Versions of the Modbus protocol exist for serial port and for Ethernet and other networks that support the Internet protocol suite. The most common Modbus variants are Modbus RTU, Modbus ASCII, Modbus Plus and Modbus/TCP. Modbus RTU (binary) and Modbus ASCII are the two basic forms of the Modbus protocol. The ASCII form transmits each 8 bit byte using two ASCII characters from the ASCII character set (‘0-9’ and ‘A-F’). The RTU form transmits all bytes in binary format, i.e. each byte is transmitted as 2 four bit hexadecimal characters. making the protocol faster and more efficient. Both forms may utilize the serial RS-232/RS-485 protocols as the networking medium. Modbus Plus is a Modicon® proprietary protocol used in industrial networking systems. It uses token-passing peer-to-peer communications over a proprietary networking medium at data transfer rates of one megabit per second (high-speed passing of groups of bits within a layer). Typically the network medium is a shielded twisted-pair cable. The structure of Modbus/TCP is similar to the Modbus RTU packet except that it has an extra six-byte header and does not use the cyclic redundancy check (“CRC”). Modbus/TCP defines the packet structure and connection port for the industry standard TCP/IP protocol. Modbus/TCP retains the Modbus RTU limit of 256 bytes to a packet. A protocol variant referred to as Enhanced Modbus/TCP removes this limitation to allow a higher throughput is also utilized.

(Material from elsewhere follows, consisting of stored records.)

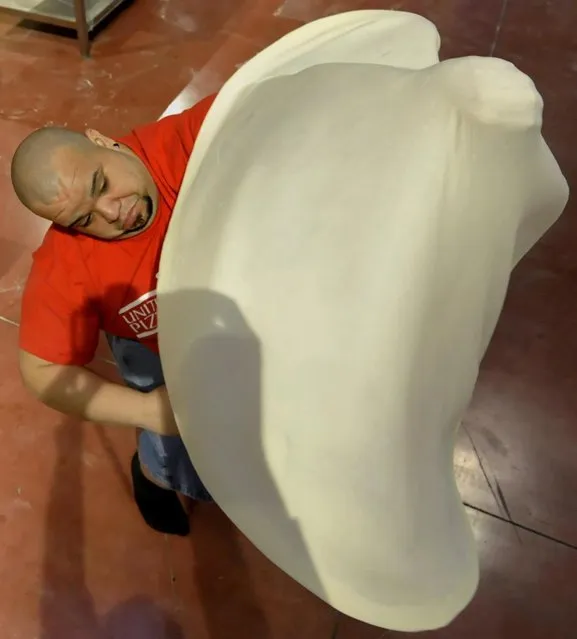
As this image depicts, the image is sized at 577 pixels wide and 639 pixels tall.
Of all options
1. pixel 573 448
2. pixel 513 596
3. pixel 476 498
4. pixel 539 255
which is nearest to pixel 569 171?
pixel 539 255

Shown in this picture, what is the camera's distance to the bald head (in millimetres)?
631

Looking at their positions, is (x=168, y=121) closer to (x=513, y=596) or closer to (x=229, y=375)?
(x=229, y=375)

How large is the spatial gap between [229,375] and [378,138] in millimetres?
190

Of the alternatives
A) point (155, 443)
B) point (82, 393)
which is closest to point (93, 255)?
point (82, 393)

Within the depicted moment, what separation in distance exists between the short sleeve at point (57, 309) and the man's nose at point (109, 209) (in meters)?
0.05

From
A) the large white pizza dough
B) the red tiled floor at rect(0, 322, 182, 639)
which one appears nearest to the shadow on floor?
the red tiled floor at rect(0, 322, 182, 639)

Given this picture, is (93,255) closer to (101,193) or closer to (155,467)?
(101,193)

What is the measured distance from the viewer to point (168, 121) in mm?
762

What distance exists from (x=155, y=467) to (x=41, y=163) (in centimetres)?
39

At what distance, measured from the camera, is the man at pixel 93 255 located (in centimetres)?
64

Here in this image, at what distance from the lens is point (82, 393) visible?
2.20 ft

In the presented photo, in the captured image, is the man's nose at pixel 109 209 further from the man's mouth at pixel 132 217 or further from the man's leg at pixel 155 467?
the man's leg at pixel 155 467

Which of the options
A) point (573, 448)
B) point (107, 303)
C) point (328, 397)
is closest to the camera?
point (328, 397)

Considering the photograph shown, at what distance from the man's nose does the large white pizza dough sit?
143 millimetres
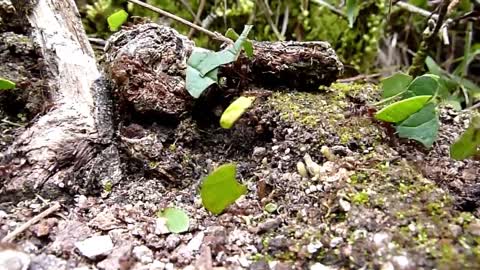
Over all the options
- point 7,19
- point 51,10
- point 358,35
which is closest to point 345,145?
point 51,10

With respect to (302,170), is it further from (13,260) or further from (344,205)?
(13,260)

Most Modbus devices communicate over a serial EIA-485 physical layer using either Modbus RTU or Modbus ASCII. These are often referred to as multi-drop networks as all of the devices on the network are connected to the same wires. The Modbus network, as defined by the protocol, is a single master, multi-drop (more than one device) system that may support up to 247 slave devices.
Each device, intended to communicate using the Modbus protocol over a particular network, is given a unique address unique among the devices connected to the network. In serial and Modbus Plus networks only the node assigned as the master may initiate a command. A Modbus command contains the Modbus address of the device it is intended for. Only the intended device will act on the command, even though other devices might receive it (an exception is specific broadcast-able commands sent to node 0 which are acted upon but may not be acknowledged). The basic Modbus commands can instruct an RTU to change a value in one of its registers, control or read an I/O port, as well as command the device to send back one or more values contained in its registers.
As the serial and Modbus Plus protocols require each device to be configured with a unique address, as a well as other communications parameters, configuring a large Modbus network having numerous slave devices, which may be geographically disperse, is often time consuming and inefficient.